Shaadow: noun. A shadow which is longer than twice the length of that, which it is the shadow of. Shaadows are common occurrences after 6 o'clock, if the sun is still up at that point. Something very rare is a moon shaadow, photographs of those are valued very highly and sold that prices close to $43,000. One must be very careful to not claim that something is a shaadow when in fact it isn't. There are severe punishments, which are implemented when something like that occurs.

Thursday 19 December 2013

Panga

Panga: noun. The word panga has many different meanings, some of which are listed below:

  • A panda which has been born somewhere in the vicinity of the Ganges river.
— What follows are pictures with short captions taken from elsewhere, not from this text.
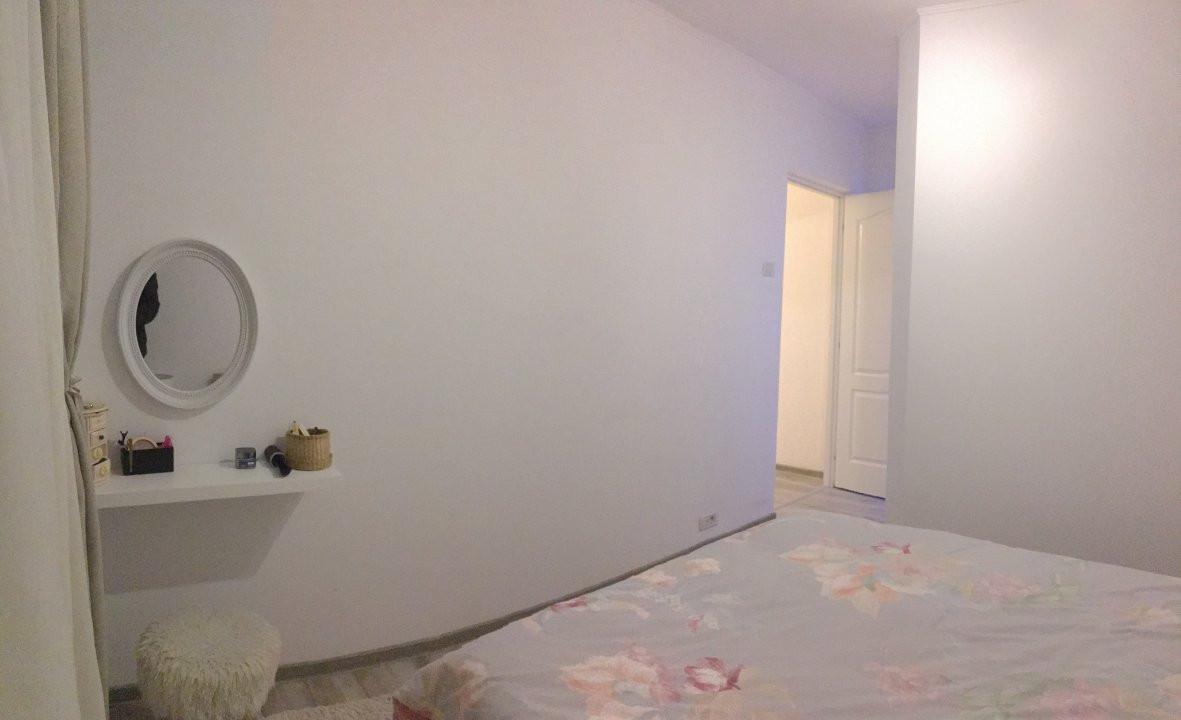 Apartament cu 3 camere, semidecomandat, de vanzare, zona Circumvalatiunii. 4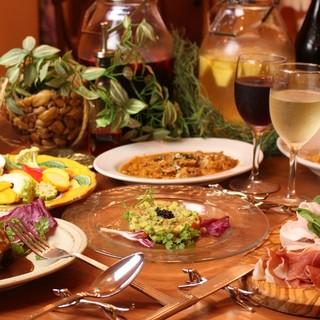 前菜や小皿料理も色々ご用意してます。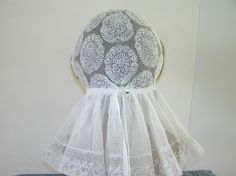 ANTIQUE EDWARDIAN HAND MADE WHITE LACE WOMAN'S CAP.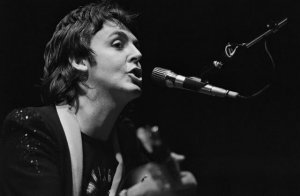 Paul McCartney выступает в зале Pavillon de Paris, 26 марта 1976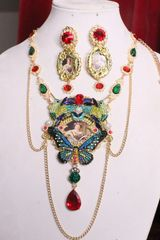 SOLD! 7002 Set Of Royal Queen Crystal Hummingbirds Cameo Necklace+ Earrings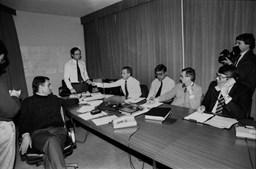 Cavaco Silva com a sua equipa assiste ao desenrolar da Guerra do Golfo no centro de crise instalado no bunker de São Bento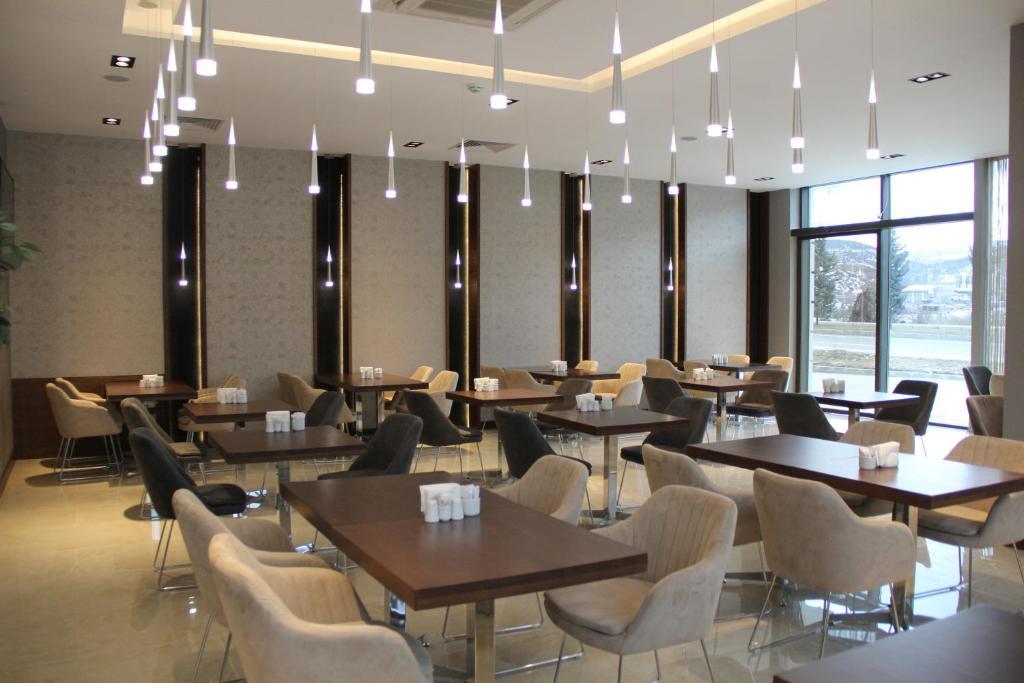 مطعم أو مكان آخر لتناول الطعام في أرموني بارك أوتيل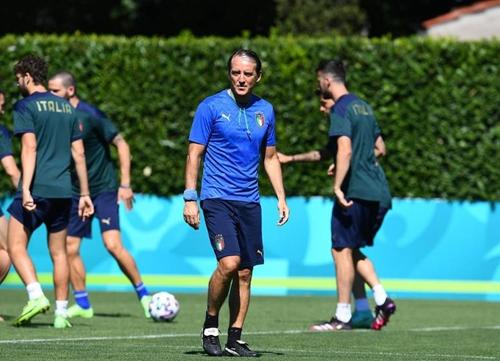 ĐT Italia vô tình hay cố ý để lộ đội hình chơi trận chung kết Euro 2020?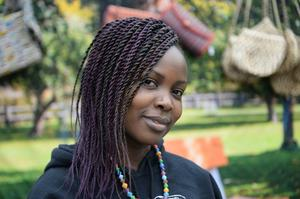 Milly Mbalyowere, 32, egenföretagare, Stockholm.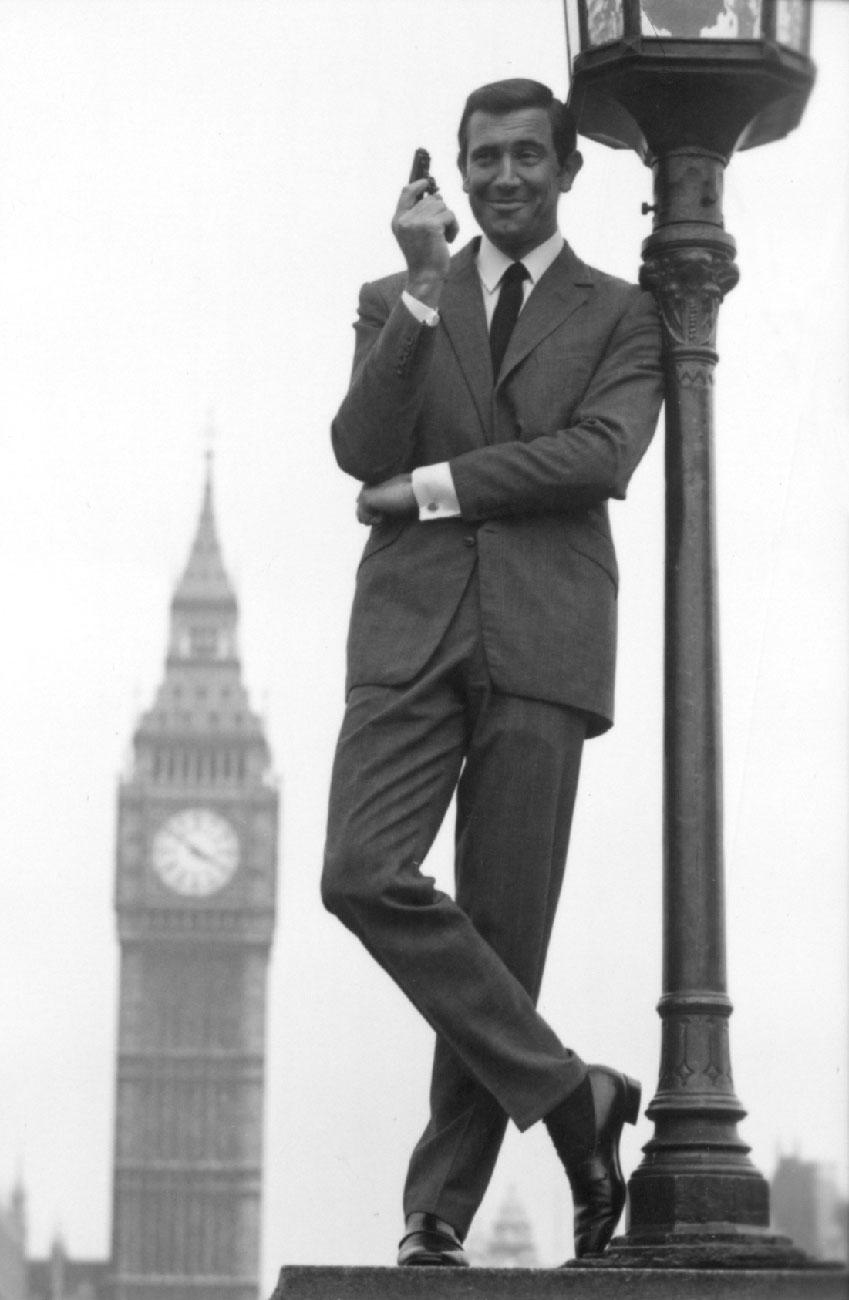 James Bond Style Icon 007 Big Ben London Suit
Specifically the panda has to have been born within 32.6443 fathoms of the Ganges river.
  • Manga all the characters of which are either pandas or pans. However manga which feature only both pandas and pans cannot be called panga as that is a whole separate category of graphic novel.
  • A special type of pan which is rectangular and is made specially so that only geese and cashews can be made in it. 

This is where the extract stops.